WORK INSTRUCTIONS –
Your task is to transcribe the lines from the start of the data below through the line containing "S3101 Blush Greenhouse Fabric", inclusive, exactly as they stand and without the pictures.

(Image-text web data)
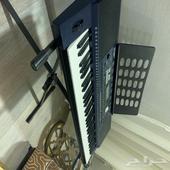 بيانو نظيف استخدام اسبوع واحد فقط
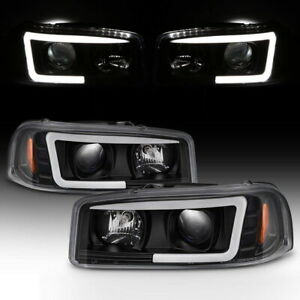 New Black Led Projector Headlight Pair For 1999 2006 Gmc Sierra 1500 2500hd 3500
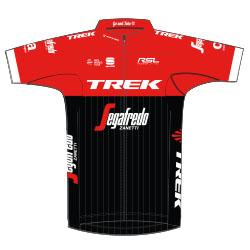 Trikot Trek – Segafredo (TFS) 2017 (Bild: UCI)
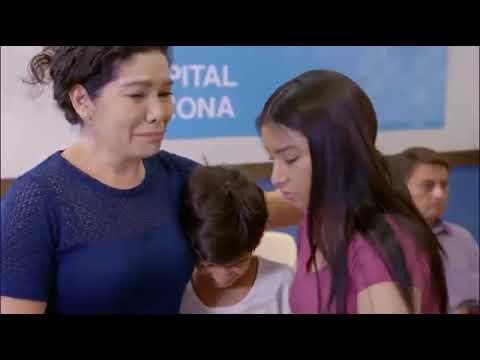 La Rosa De Guadalupe 2019 El Niño Pobre Parte 1 2 Capitulo Completo Youtube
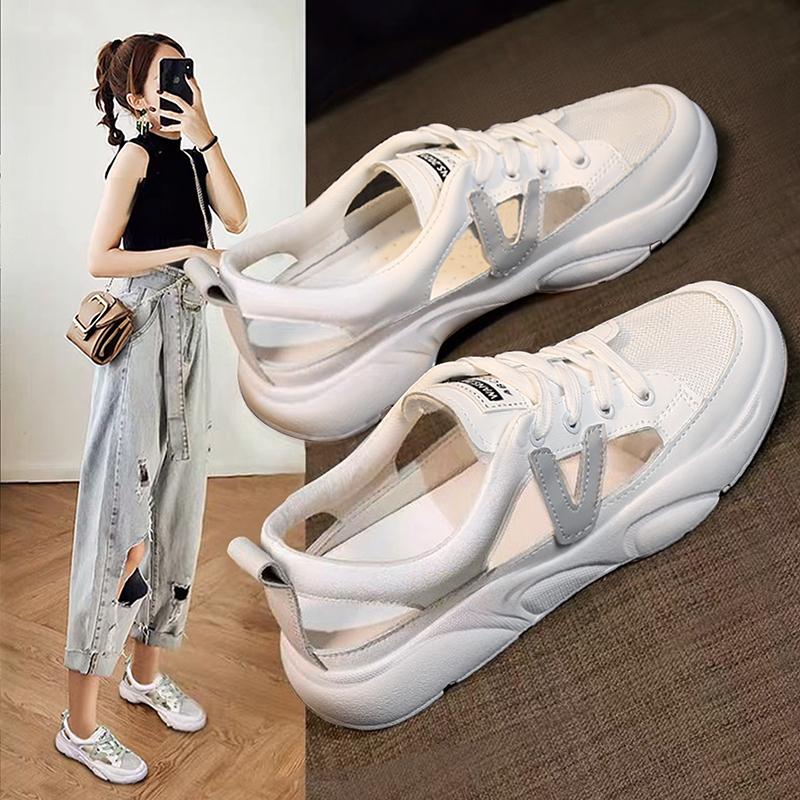 凉鞋小白鞋子女2021年新款夏季女鞋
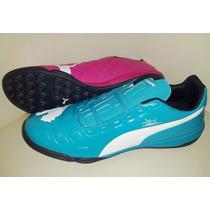 Zapato Puma Evopower 3 Trick Tt Futbolito Futsal Futbol Sala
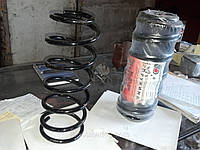 Пружина подвески передней Ланос 1,5 усиленая (ОЕ) Россия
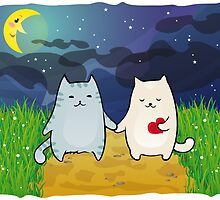 Cats under the moon by -ashetana-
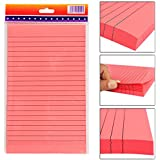 PIGLOO Self-Stick Sticky Note Pad, Ruled, 8.5 x 5 inch, 100 Sheets, Peach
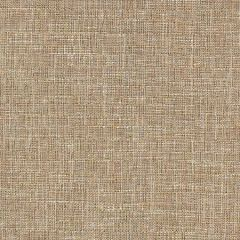 S3101 Blush Greenhouse Fabric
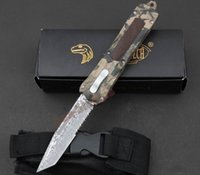 best boxing gear - 4 styles Microtech A163 combat troodon knife Digital camouflage handle Best pocket survival gear tactical knife knives with box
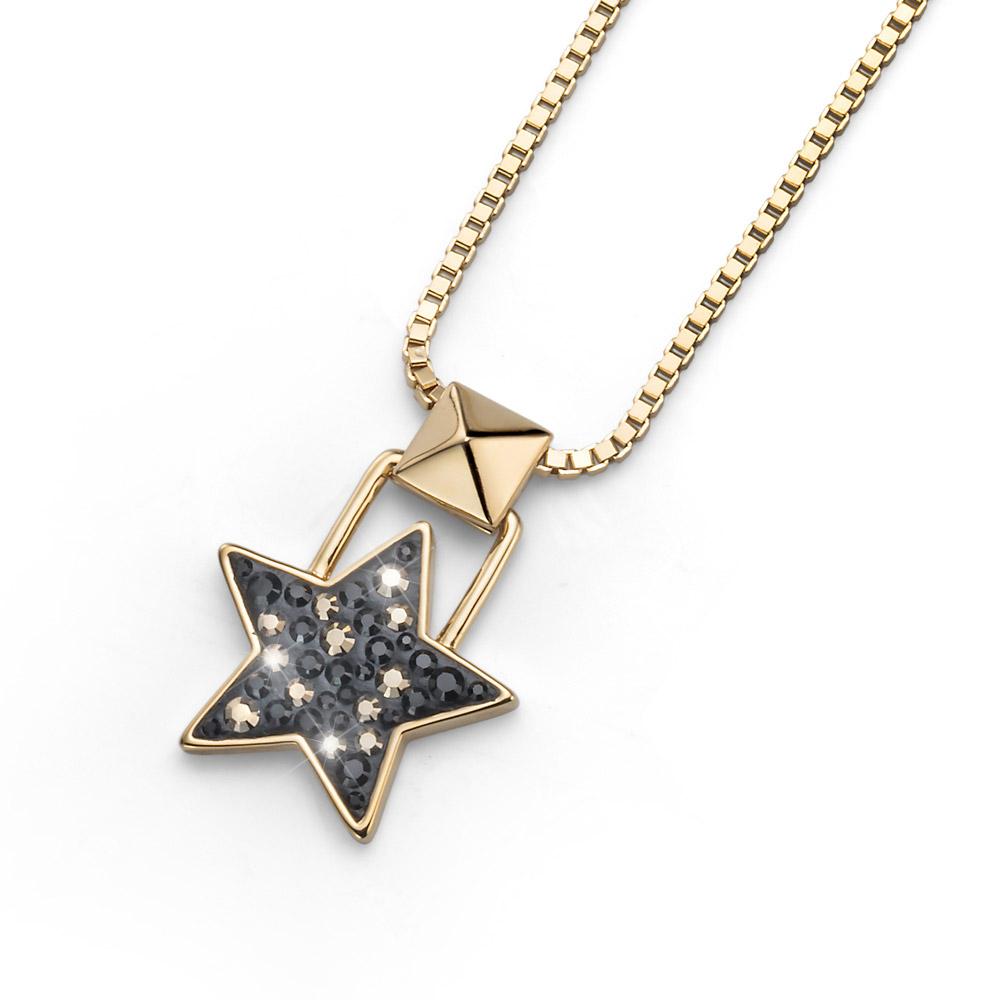 Přívěsek s krystaly Swarovski Oliver Weber Lucky Star Gold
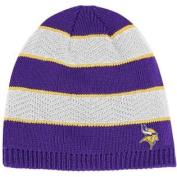 Minnesota Vikings Women's Knit Hat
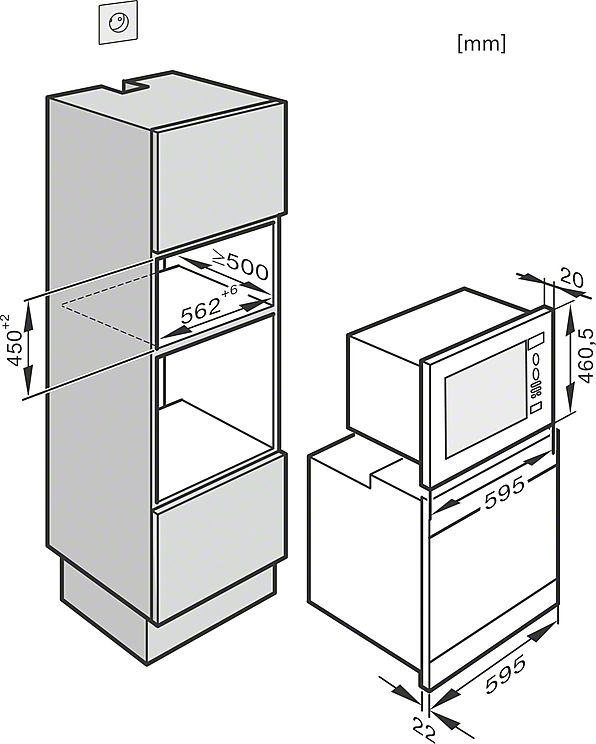 Ikea Bogenle 14 besten kitchen bilder auf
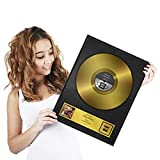 Disco de oro como certificado personalizado con marco de madera - Regalo...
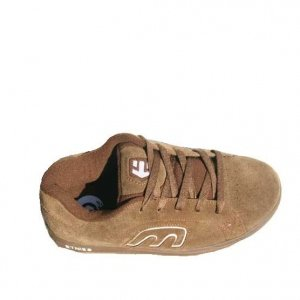 Etnies ETNIES Callicut Brown Tan taille 33, Jungen Sneaker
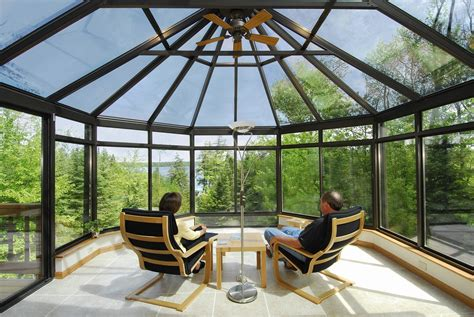 sun room decorating ideas 4 seasons sunrooms ideas the wooden houses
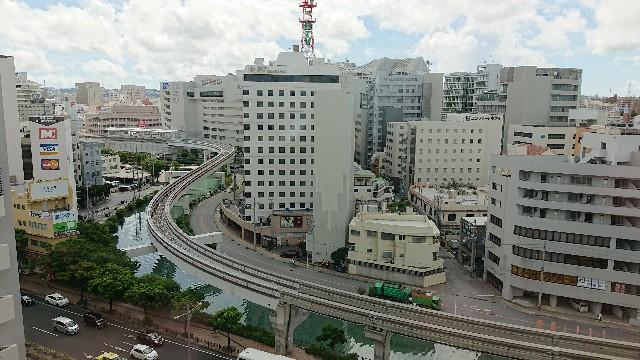 ゆいレール 県庁前駅 旭橋駅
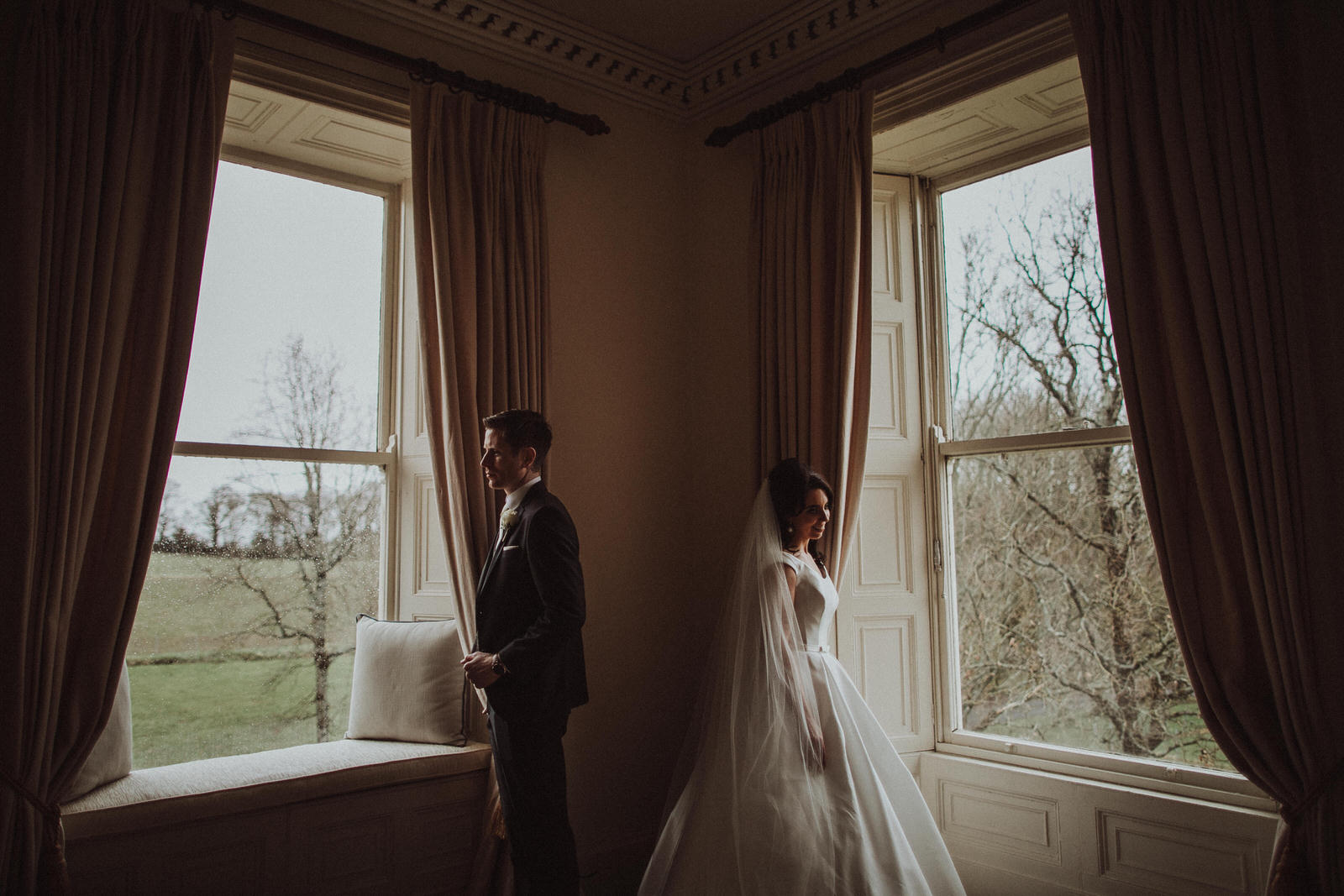 Portfolio - Wedding Photography Ireland 124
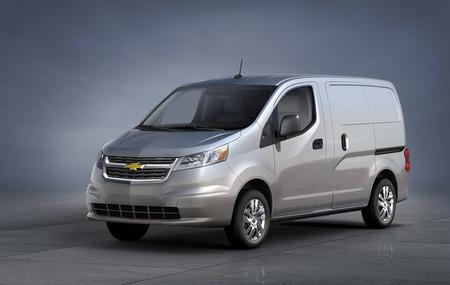 """Las furgonetas en EEUU también se apuntan al """"downsizing"""""""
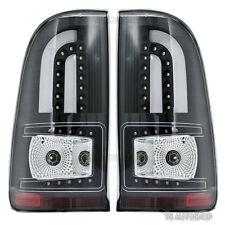 Fits Toyota Hilux Vigo Champ Sr Mk6 Mk7 2005 2014 Tail Lamp Light Led Black L+R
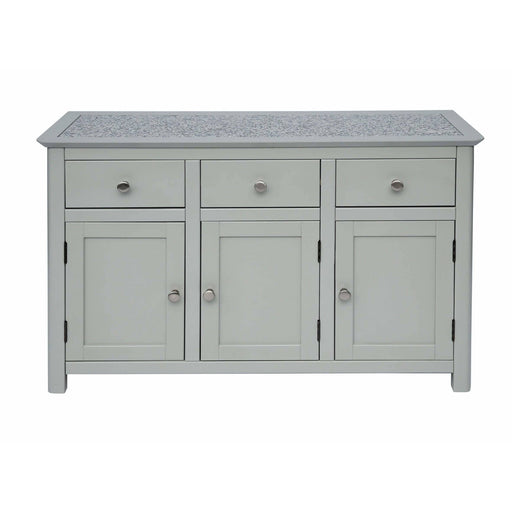 Perth 3 door, 3 drawer sideboard - Simply Utopia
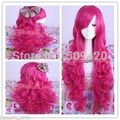 Nice59848 >> larga Magenta My Little Pony Pinkie Pie ondulado Cosplay peluca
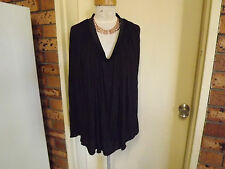 Brand New With Tags Witchery Unusual Sleeveless Long Tunic Top sz S/M RRP $59.95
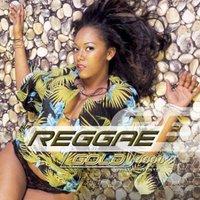 Various Artists, Reggae Gold 2004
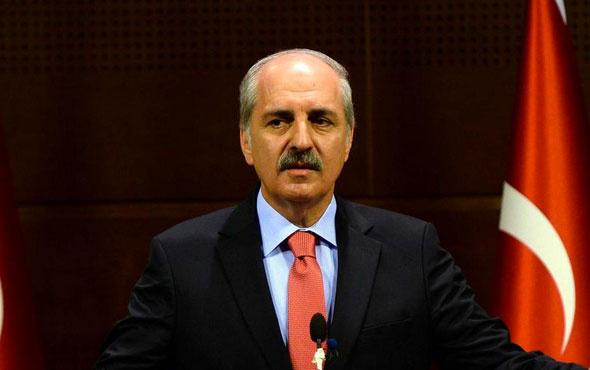 'Cumhurbaşkanı Erdoğan isterse AK Parti üyesi olabilir'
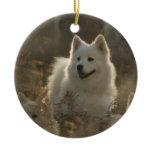 Samoyed Dog Ornament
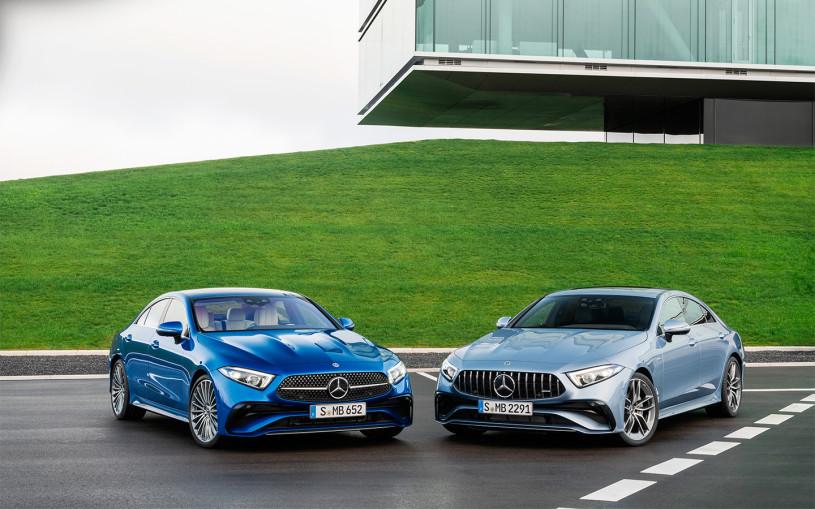 Стали известны российские цены на обновленный Mercedes-Benz CLS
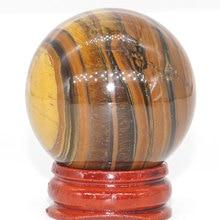 Natural Iron Tiger Eye Ball Mineral Quartz Sphere Hand Massage Crystal Healing Feng Shui Home Decor Accessory 40mm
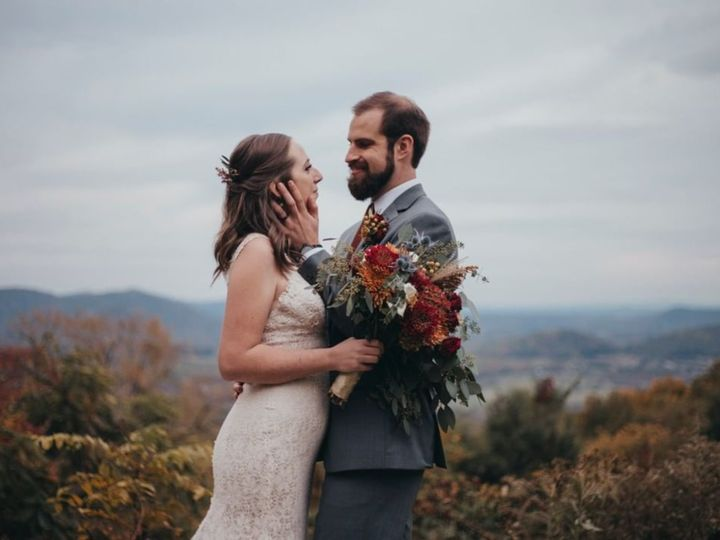 Tmx Screen Shot 2020 06 27 At 11 07 23 Pm 51 702997 159331437236971 Lynchburg, VA wedding photography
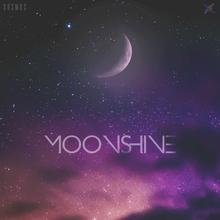 Cosmos – <cite>Moonshine</cite>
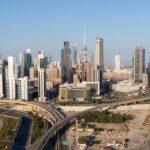 تقدم الكويت تأمين صحي إلزامي جديد بتكلفة 130 دينار كويتي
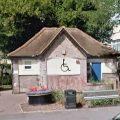 Corbet Tey Road toilets to re-open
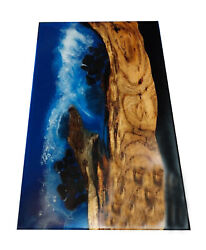 Natural Wooden Epoxy Dining Table Top Ocean River Bar Table Decor Made To Order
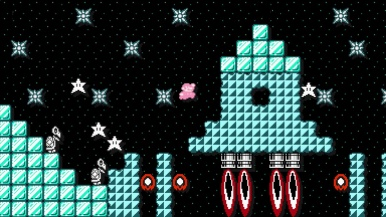 Falling stars? Mario catches on fast.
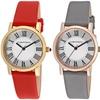 Cabochon Sophistique Women's Swiss Watches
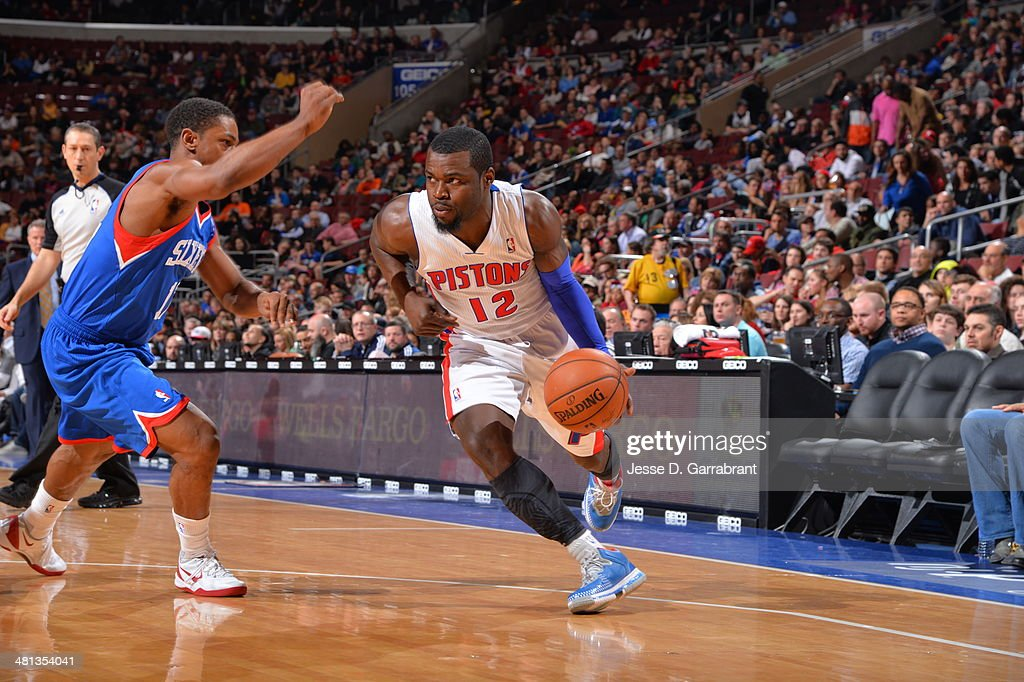 Will Bynum #12 of the Detroit Pistons handles the ball against the Philadelphia 76ers at the Wells Fargo Center on March 29, 2014 in Philadelphia, Pennsylvania.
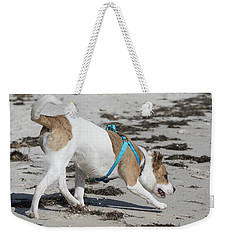 Having Fun Weekender Tote Bag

SOLUTION TO THIS PROBLEM –
 بيانو نظيف استخدام اسبوع واحد فقط
 New Black Led Projector Headlight Pair For 1999 2006 Gmc Sierra 1500 2500hd 3500
 Trikot Trek – Segafredo (TFS) 2017 (Bild: UCI)
 La Rosa De Guadalupe 2019 El Niño Pobre Parte 1 2 Capitulo Completo Youtube
 凉鞋小白鞋子女2021年新款夏季女鞋
 Zapato Puma Evopower 3 Trick Tt Futbolito Futsal Futbol Sala
 Пружина подвески передней Ланос 1,5 усиленая (ОЕ) Россия
 Cats under the moon by -ashetana-
 PIGLOO Self-Stick Sticky Note Pad, Ruled, 8.5 x 5 inch, 100 Sheets, Peach
 S3101 Blush Greenhouse Fabric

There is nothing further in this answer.